**TASK 1**
Please extract the part of the passage on Mr Heath and sterling between "Of course the" and "will come down?", inclusive.
**TASK 2**
Answer these questions from the passage on Mr Heath and sterling below.
(a) Between which two courses does the passage say Mr Heath must choose?
(b) How long before had Mr Heath given his pledges on tax cuts and incomes policy?
(c) Which earlier Tory leader does the passage mention, and with what policy?
**TASK 3**
According to the passage on Mr Heath and sterling, why is the Prime Minister's reluctance to act understandable? Answer in one to three sentences.

=== GIVEN PASSAGE ===

With incomes policy – and even a statutory wage freeze – still obstinately ruled out, only one choice now confronts Mr Heath: he must either deflate or he will have to devalue. What he cannot do is to go on blithely pretending that nothing has changed since 18 June. That way he will only end up by having to do both. At the moment, in suggesting sixpence off the income tax as the escape route by which the nation will eventually get out from under the very real inflationary challenge that faces it, the Prime Minister is deluding nobody and deceiving only himself. If sterling is to be saved, the real prospect is that, far from sixpence coming off income tax, another sixpence will simply have to be slapped on next April. By then the brokers’ men of the international monetary community will be demanding no less.
Of course the Prime Minister’s reluctance to act is understandable: the dilemma he stares at is a cruel one. It is not just sterling that is threatened with devaluation. So is his own political standing. Probably, indeed, by now the only way he can avert the first is stoically to accept the second. But no politician likes having to eat his words – and Mr Heath, who five short months ago gave some very specific pledges both in favour of tax cuts and against any form of statutory incomes policy seems to have even less appetite for the exercise than most. Forced to choose between sacrificing his own credibility and that of our currency who can be sure on which side he ultimately will come down?
In that sense the whole Tory cabinet is involved in what looks like being a race against time. Some of them have, of course, been there before – with Sir Anthony Eden and his Suez policy in 1956. Then a great number of words had to be eaten; and as Sir Anthony could not bring himself to do it he was – in that quietly ruthless way the Tories have with their own – forced from office, never to return.

=== SUPPLIED MATERIAL ===

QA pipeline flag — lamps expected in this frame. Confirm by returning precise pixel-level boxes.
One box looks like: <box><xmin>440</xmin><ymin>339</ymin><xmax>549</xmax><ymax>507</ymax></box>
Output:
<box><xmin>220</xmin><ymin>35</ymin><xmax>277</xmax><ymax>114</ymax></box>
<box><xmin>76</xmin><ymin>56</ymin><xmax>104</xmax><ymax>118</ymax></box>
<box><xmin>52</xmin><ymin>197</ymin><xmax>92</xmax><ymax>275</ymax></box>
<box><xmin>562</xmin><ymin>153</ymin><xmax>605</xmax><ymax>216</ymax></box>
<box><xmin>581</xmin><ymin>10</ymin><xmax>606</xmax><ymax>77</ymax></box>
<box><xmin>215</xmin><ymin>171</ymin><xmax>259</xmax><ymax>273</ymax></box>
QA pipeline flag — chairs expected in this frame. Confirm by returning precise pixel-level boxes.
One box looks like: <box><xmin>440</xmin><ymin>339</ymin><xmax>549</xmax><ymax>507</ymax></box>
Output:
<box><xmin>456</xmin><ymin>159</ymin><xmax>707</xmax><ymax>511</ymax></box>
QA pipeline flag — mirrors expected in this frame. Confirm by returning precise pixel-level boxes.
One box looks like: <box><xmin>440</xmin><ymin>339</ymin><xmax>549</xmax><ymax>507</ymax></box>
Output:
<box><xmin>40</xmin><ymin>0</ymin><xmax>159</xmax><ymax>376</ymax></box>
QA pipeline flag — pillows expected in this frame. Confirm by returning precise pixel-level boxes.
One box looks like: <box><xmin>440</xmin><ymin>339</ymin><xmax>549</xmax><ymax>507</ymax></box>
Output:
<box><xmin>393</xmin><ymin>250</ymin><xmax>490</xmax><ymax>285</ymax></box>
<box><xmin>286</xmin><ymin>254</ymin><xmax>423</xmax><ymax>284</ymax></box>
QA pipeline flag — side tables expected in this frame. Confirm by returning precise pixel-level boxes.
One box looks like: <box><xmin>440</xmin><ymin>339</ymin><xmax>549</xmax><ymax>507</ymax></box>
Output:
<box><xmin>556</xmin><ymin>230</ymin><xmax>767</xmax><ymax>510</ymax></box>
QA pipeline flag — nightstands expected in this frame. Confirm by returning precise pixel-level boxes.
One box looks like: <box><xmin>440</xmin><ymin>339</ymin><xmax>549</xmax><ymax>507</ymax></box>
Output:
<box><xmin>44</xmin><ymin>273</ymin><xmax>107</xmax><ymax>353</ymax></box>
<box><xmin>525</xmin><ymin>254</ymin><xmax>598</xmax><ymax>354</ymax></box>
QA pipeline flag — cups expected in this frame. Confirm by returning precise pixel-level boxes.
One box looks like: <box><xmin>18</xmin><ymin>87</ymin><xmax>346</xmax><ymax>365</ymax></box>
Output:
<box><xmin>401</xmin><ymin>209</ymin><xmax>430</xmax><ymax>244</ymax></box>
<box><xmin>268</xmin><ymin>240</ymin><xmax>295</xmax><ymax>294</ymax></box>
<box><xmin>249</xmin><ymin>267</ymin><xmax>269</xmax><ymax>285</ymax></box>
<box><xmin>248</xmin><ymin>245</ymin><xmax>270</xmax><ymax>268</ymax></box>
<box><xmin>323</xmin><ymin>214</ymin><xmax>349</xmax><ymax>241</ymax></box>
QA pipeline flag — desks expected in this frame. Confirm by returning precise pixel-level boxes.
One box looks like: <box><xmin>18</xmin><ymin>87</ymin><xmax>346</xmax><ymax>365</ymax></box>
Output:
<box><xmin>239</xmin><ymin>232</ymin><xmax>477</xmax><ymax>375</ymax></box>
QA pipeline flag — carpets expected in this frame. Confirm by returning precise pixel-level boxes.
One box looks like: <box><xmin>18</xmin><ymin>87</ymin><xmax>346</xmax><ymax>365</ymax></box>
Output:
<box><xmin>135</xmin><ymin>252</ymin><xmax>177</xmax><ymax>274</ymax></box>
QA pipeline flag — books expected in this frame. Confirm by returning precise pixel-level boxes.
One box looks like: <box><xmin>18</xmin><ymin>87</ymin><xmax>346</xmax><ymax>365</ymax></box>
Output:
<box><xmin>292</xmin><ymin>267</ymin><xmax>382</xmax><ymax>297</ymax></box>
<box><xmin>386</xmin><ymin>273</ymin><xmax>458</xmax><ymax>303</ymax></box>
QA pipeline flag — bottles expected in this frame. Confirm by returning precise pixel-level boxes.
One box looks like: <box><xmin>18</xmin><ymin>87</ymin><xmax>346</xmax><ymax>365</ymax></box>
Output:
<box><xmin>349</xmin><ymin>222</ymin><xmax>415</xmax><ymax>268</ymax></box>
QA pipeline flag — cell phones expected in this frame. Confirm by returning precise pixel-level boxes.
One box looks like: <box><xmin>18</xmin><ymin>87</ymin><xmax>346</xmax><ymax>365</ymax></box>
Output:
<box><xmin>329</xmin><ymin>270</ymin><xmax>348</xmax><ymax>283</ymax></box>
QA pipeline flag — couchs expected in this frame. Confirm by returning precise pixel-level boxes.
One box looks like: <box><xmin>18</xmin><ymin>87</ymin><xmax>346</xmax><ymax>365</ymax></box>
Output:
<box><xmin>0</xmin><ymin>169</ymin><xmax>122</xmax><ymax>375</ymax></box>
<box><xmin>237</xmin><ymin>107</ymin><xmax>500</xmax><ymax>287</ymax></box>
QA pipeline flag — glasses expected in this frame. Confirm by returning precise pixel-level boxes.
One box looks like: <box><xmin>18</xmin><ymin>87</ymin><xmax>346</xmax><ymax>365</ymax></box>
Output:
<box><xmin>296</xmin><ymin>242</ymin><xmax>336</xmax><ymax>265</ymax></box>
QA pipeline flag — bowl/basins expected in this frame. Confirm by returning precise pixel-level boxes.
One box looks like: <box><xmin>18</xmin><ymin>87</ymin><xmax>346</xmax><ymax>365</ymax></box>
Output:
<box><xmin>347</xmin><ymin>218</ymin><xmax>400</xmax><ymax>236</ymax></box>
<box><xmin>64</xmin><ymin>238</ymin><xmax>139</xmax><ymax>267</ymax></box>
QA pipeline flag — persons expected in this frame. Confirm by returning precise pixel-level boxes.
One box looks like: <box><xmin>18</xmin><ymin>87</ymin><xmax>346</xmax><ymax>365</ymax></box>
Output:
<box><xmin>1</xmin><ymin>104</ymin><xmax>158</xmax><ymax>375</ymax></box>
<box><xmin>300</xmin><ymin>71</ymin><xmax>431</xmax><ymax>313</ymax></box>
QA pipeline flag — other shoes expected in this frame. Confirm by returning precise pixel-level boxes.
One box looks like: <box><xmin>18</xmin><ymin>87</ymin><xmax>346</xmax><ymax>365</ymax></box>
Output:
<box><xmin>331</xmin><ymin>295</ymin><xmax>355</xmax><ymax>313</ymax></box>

===

**EXERCISE RESPONSE 1**
Of course the Prime Minister’s reluctance to act is understandable: the dilemma he stares at is a cruel one. It is not just sterling that is threatened with devaluation. So is his own political standing. Probably, indeed, by now the only way he can avert the first is stoically to accept the second. But no politician likes having to eat his words – and Mr Heath, who five short months ago gave some very specific pledges both in favour of tax cuts and against any form of statutory incomes policy seems to have even less appetite for the exercise than most. Forced to choose between sacrificing his own credibility and that of our currency who can be sure on which side he ultimately will come down?

**EXERCISE RESPONSE 2**
(a) He must either deflate or devalue.
(b) Five months before.
(c) Sir Anthony Eden, with his Suez policy in 1956.

**EXERCISE RESPONSE 3**
His dilemma is cruel, because his own political standing is threatened along with sterling, and saving the currency probably means sacrificing his standing. Acting would also force him to go back on the specific pledges he made five months earlier for tax cuts and against statutory incomes policy.